The coefficient estimates for Y onto X (1.9829) and X onto Y (0.4972) are different. This occurs because X and Y do not have the same variance, and there is added noise in Y = 2X + error. The presence of error (random noise) disrupts the perfect linear relationship, causing the two regression coefficients to differ.
set.seed(42)
n <- 100
X <- rnorm(n, mean = 10, sd = 5)
Y <- 2 * X + rnorm(n, mean = 0, sd = 3)
model_xy <- lm(Y ~ X - 1)
model_yx <- lm(X ~ Y - 1)
coef_xy <- coef(model_xy)
coef_yx <- coef(model_yx)
print(coef_xy)
## X
## 1.982863
print(coef_yx)
## Y
## 0.497212
The coefficient estimates for Y onto X and X onto Y are both 1, meaning they are identical.

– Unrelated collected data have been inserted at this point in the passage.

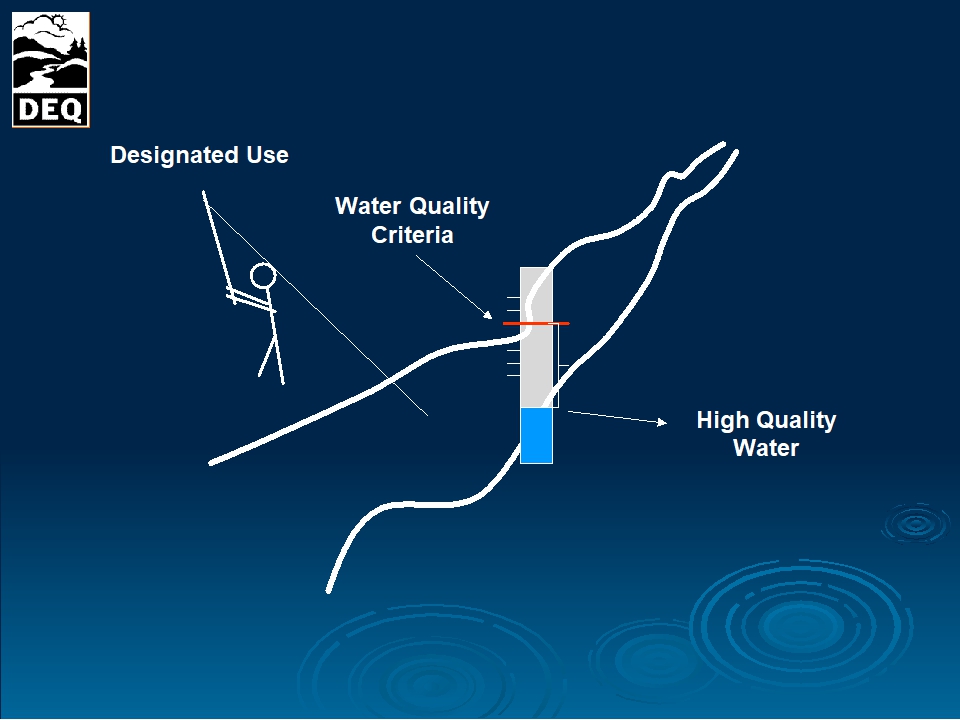 DEQ

Designated Use

Water Quality Criteria

High Quality Water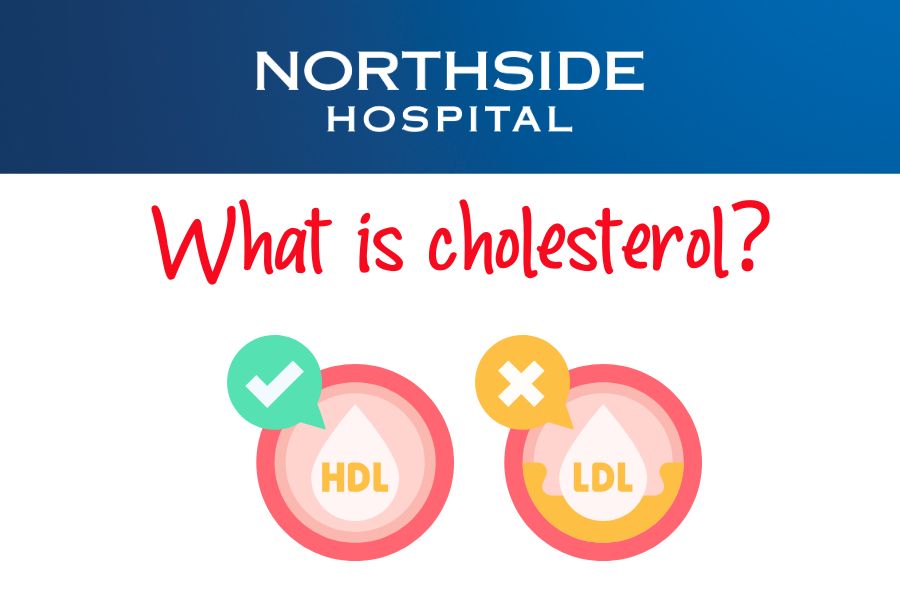 NORTHSIDE
HOSPITAL

What is cholesterol?

HDL

LDL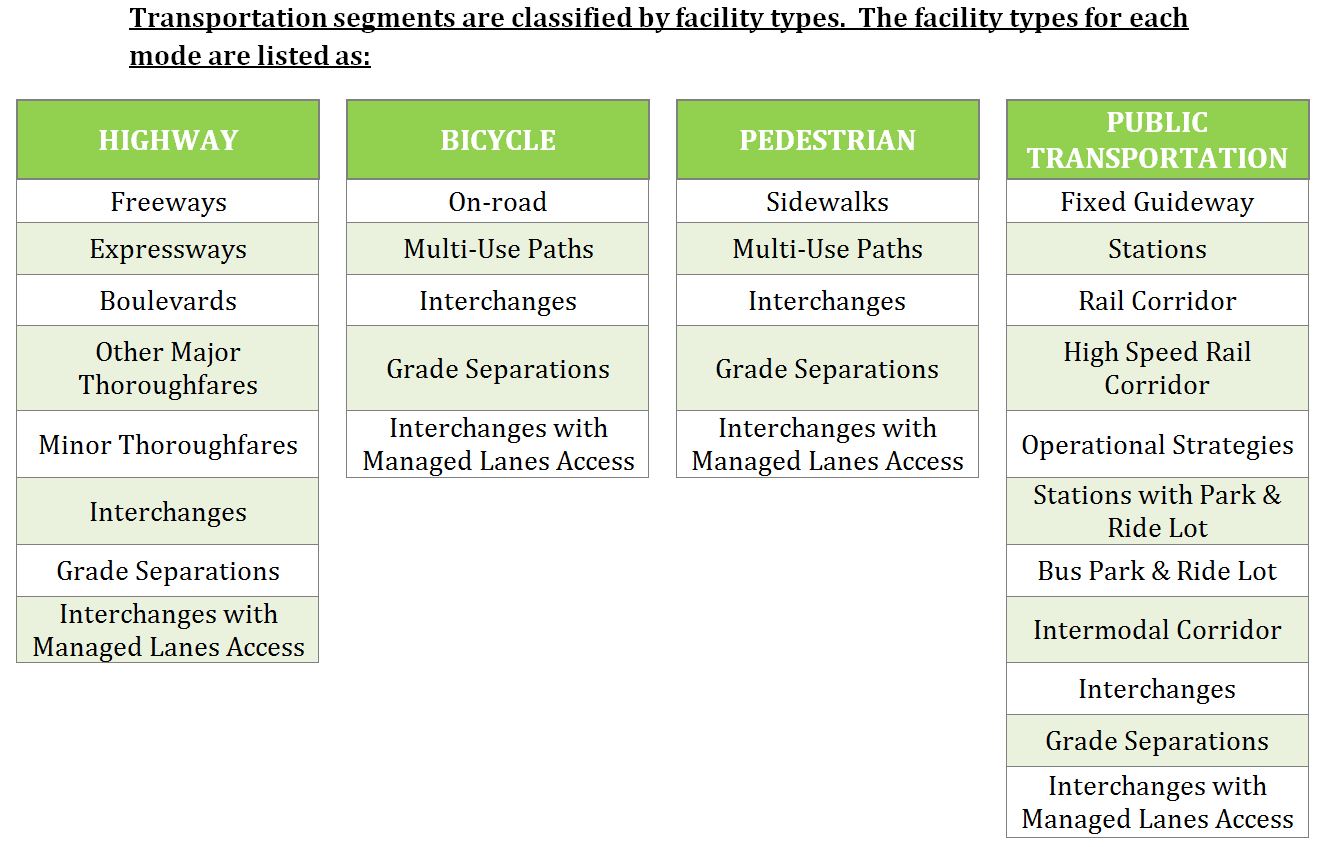 Transportation segments are classified by facility types. The facility types for each mode are listed as:

| HIGHWAY |
|---|
| Freeways |
| Expressways |
| Boulevards |
| Other Major Thoroughfares |
| Minor Thoroughfares |
| Interchanges |
| Grade Separations |
| Interchanges with Managed Lanes Access |

| BICYCLE |
|---|
| On-road |
| Multi-Use Paths |
| Interchanges |
| Grade Separations |
| Interchanges with Managed Lanes Access |

| PEDESTRIAN |
|---|
| Sidewalks |
| Multi-Use Paths |
| Interchanges |
| Grade Separations |
| Interchanges with Managed Lanes Access |

| PUBLIC TRANSPORTATION |
|---|
| Fixed Guideway |
| Stations |
| Rail Corridor |
| High Speed Rail Corridor |
| Operational Strategies |
| Stations with Park & Ride Lot |
| Bus Park & Ride Lot |
| Intermodal Corridor |
| Interchanges |
| Grade Separations |
| Interchanges with Managed Lanes Access |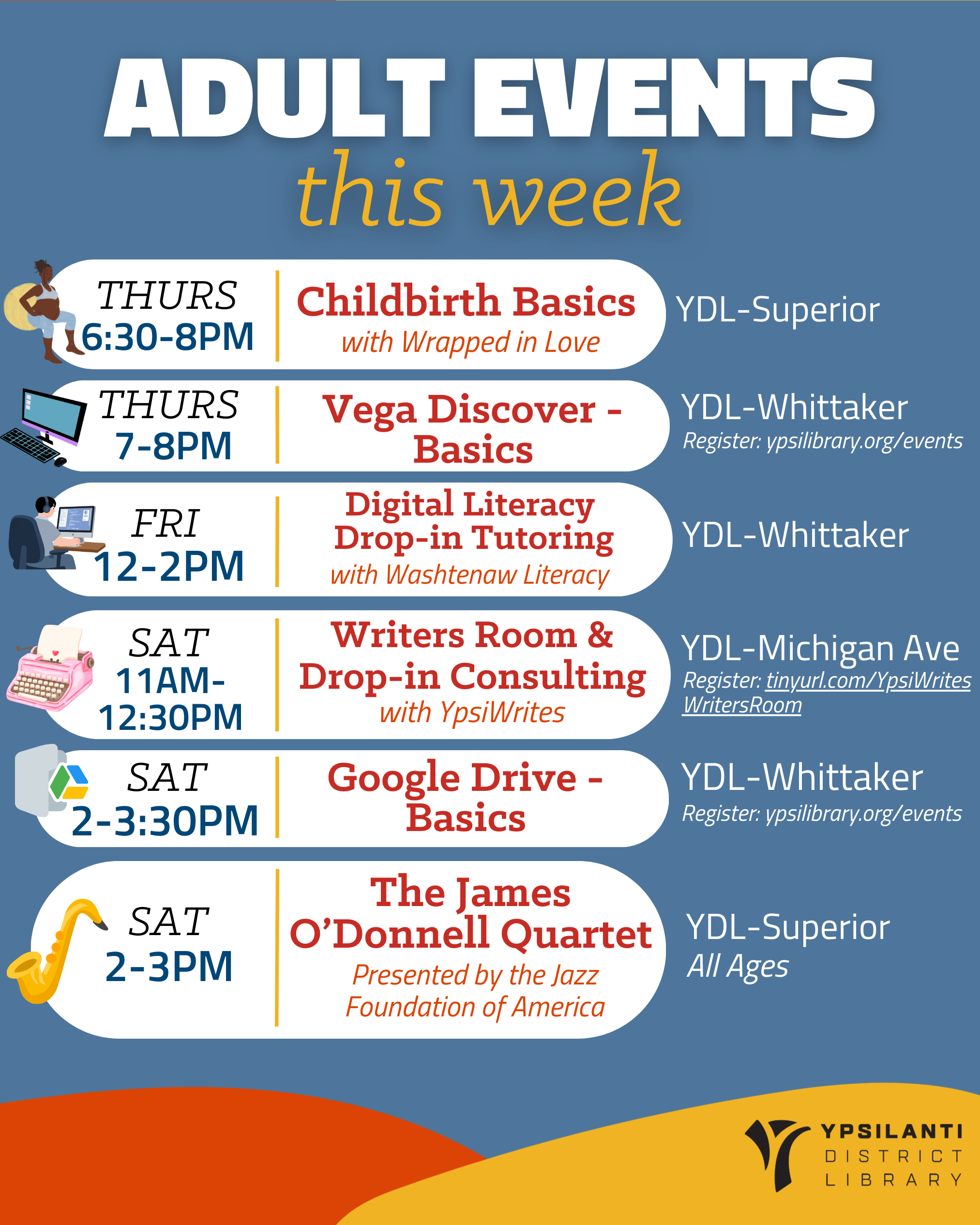 ADULT EVENTS
this week

THURS
6:30-8PM

Childbirth Basics
with Wrapped in Love

YDL-Superior

THURS
7-8PM

Vega Discover - Basics

YDL-Whittaker
Register: ypsilibrary.org/events

FRI
12-2PM

Digital Literacy Drop-in Tutoring
with Washtenaw Literacy

YDL-Whittaker

SAT
11AM-12:30PM

Writers Room & Drop-in Consulting
with YpsiWrites

YDL-Michigan Ave
Register: tinyurl.com/YpsiWritesWritersRoom

SAT
2-3:30PM

Google Drive - Basics

YDL-Whittaker
Register: ypsilibrary.org/events

SAT
2-3PM

The James O'Donnell Quartet
Presented by the Jazz Foundation of America

YDL-Superior
All Ages

YPSILANTI
DISTRICT
LIBRARY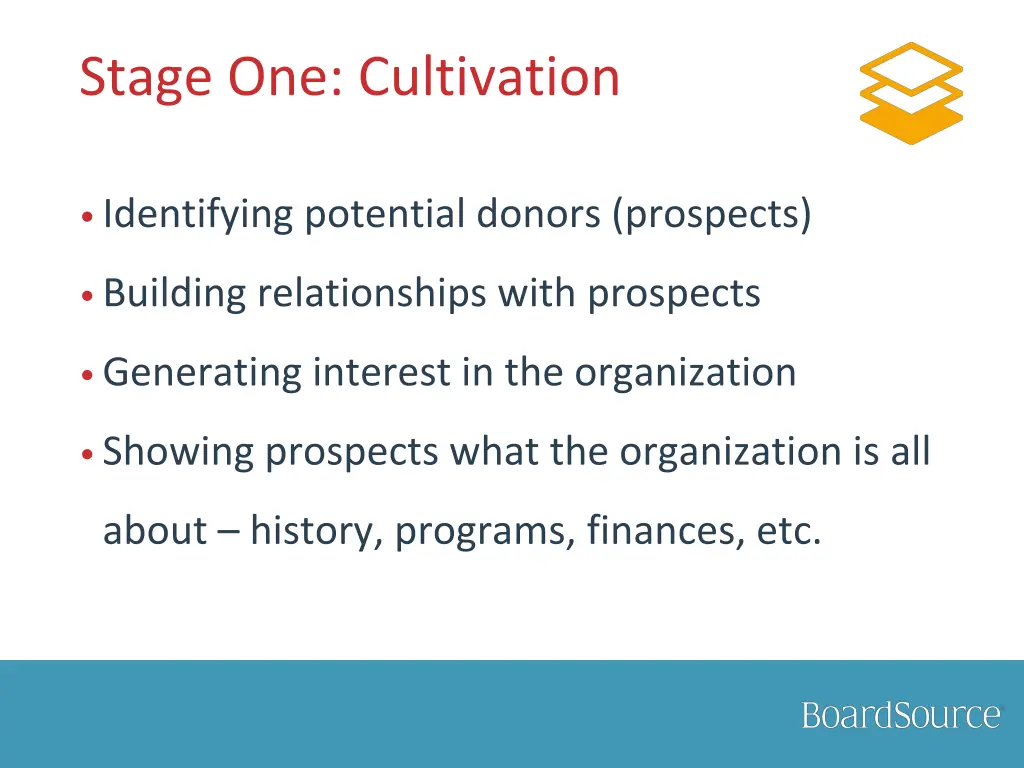 Stage One: Cultivation

• Identifying potential donors (prospects)

• Building relationships with prospects

• Generating interest in the organization

• Showing prospects what the organization is all about – history, programs, finances, etc.

BoardSource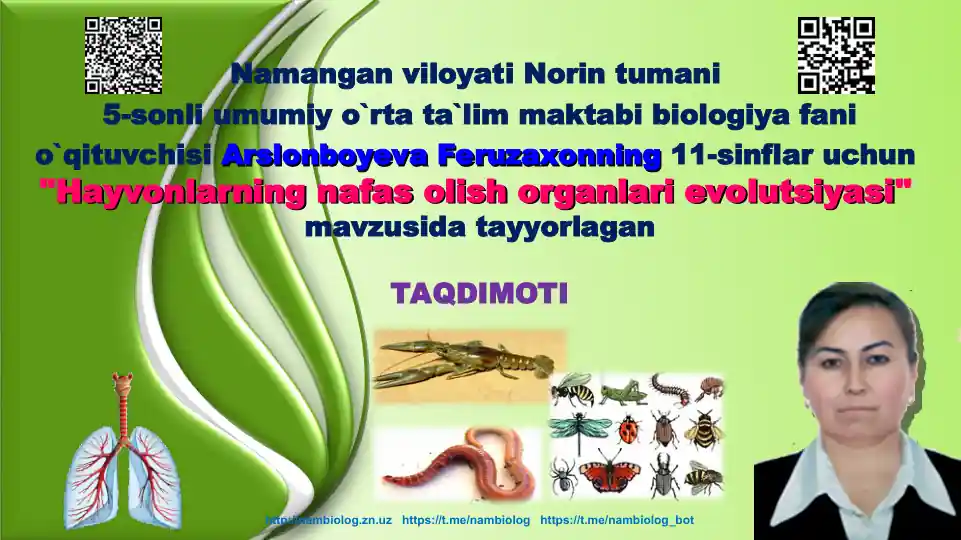 Namangan viloyati Norin tumani
5-sonli umumiy o`rta ta`lim maktabi biologiya fani o`qituvchisi Arslonboyeva Feruzaxonning 11-sinflar uchun "Hayvonlarning nafas olish organlari evolutsiyasi" mavzusida tayyorlagan

TAQDIMOTI

http://nambiolog.zn.uz https://t.me/nambiolog https://t.me/nambiolog_bot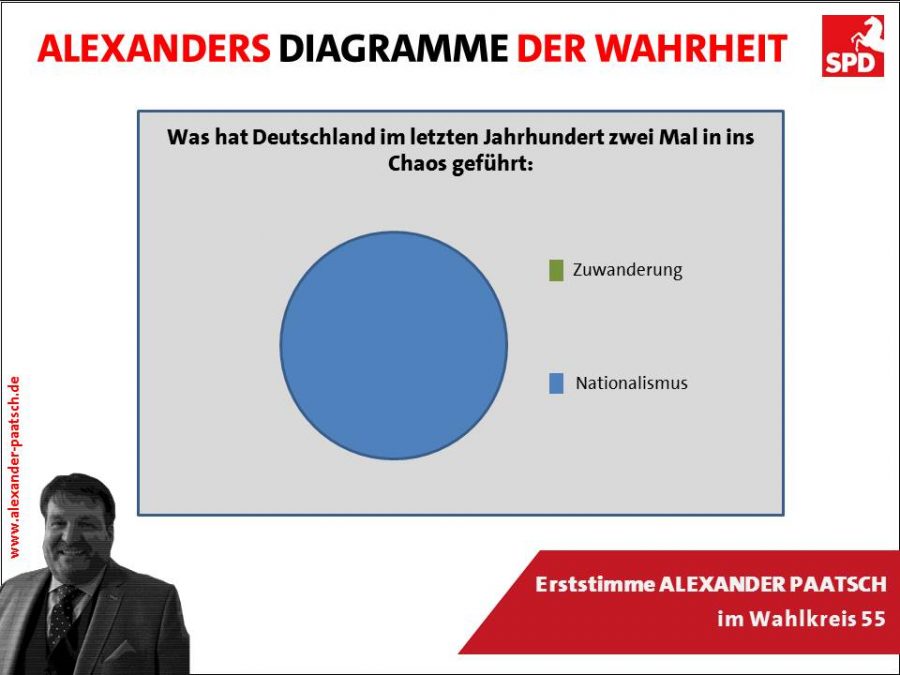 ALEXANDERS DIAGRAMME DER WAHRHEIT

SPD

Was hat Deutschland im letzten Jahrhundert zwei Mal in ins Chaos geführt:

Zuwanderung

Nationalismus

www.alexander-paatsch.de

Erststimme ALEXANDER PAATSCH
im Wahlkreis 55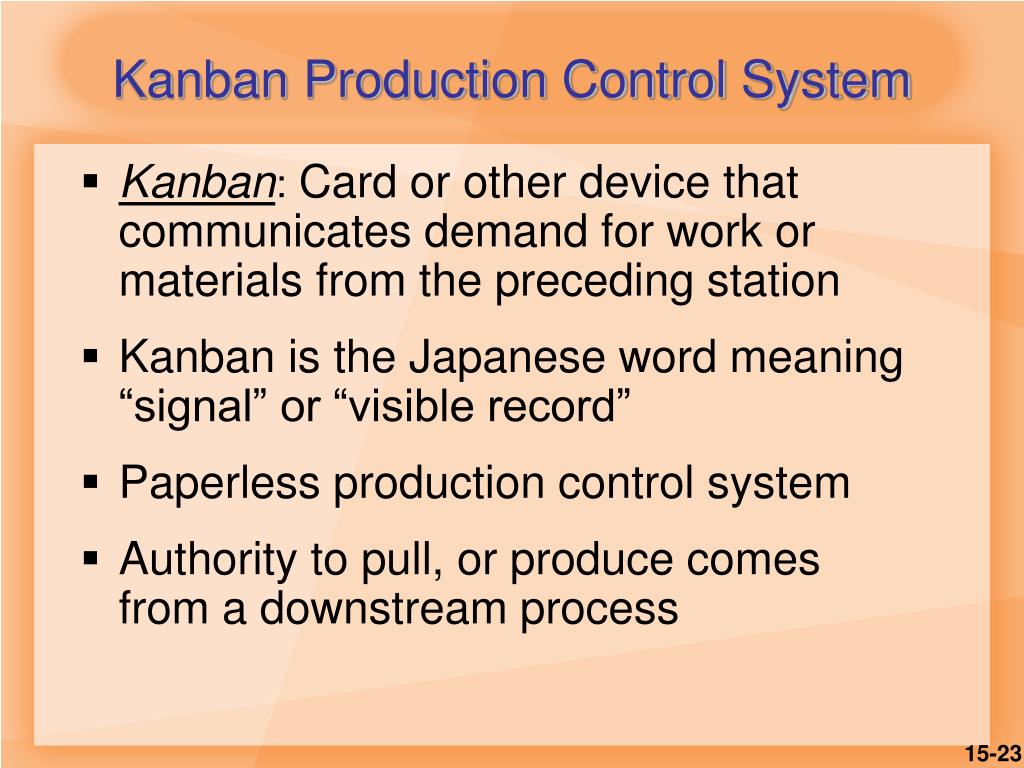 Kanban Production Control System

▪ Kanban: Card or other device that communicates demand for work or materials from the preceding station

▪ Kanban is the Japanese word meaning “signal” or “visible record”

▪ Paperless production control system

▪ Authority to pull, or produce comes from a downstream process

15-23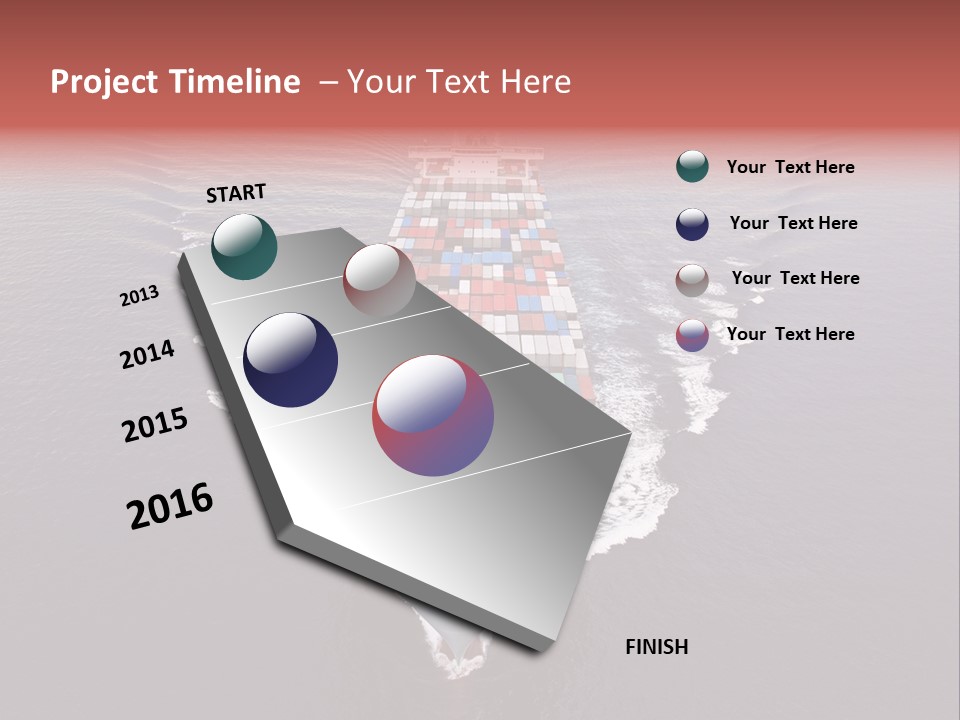 Project Timeline – Your Text Here

START

2013

2014

2015

2016

FINISH

Your Text Here

Your Text Here

Your Text Here

Your Text Here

This occurs because Y = X without any added noise, ensuring a perfect linear relationship where Var(X) = Var(Y).
set.seed(42)
n <- 100
X <- rnorm(n, mean = 10, sd = 5)
Y <- X # Perfect linear relationship
model_xy_equal <- lm(Y ~ X - 1)
model_yx_equal <- lm(X ~ Y - 1)
coef_xy_equal <- coef(model_xy_equal)
coef_yx_equal <- coef(model_yx_equal)
print(coef_xy_equal)
## X
## 1
print(coef_yx_equal)
## Y
## 1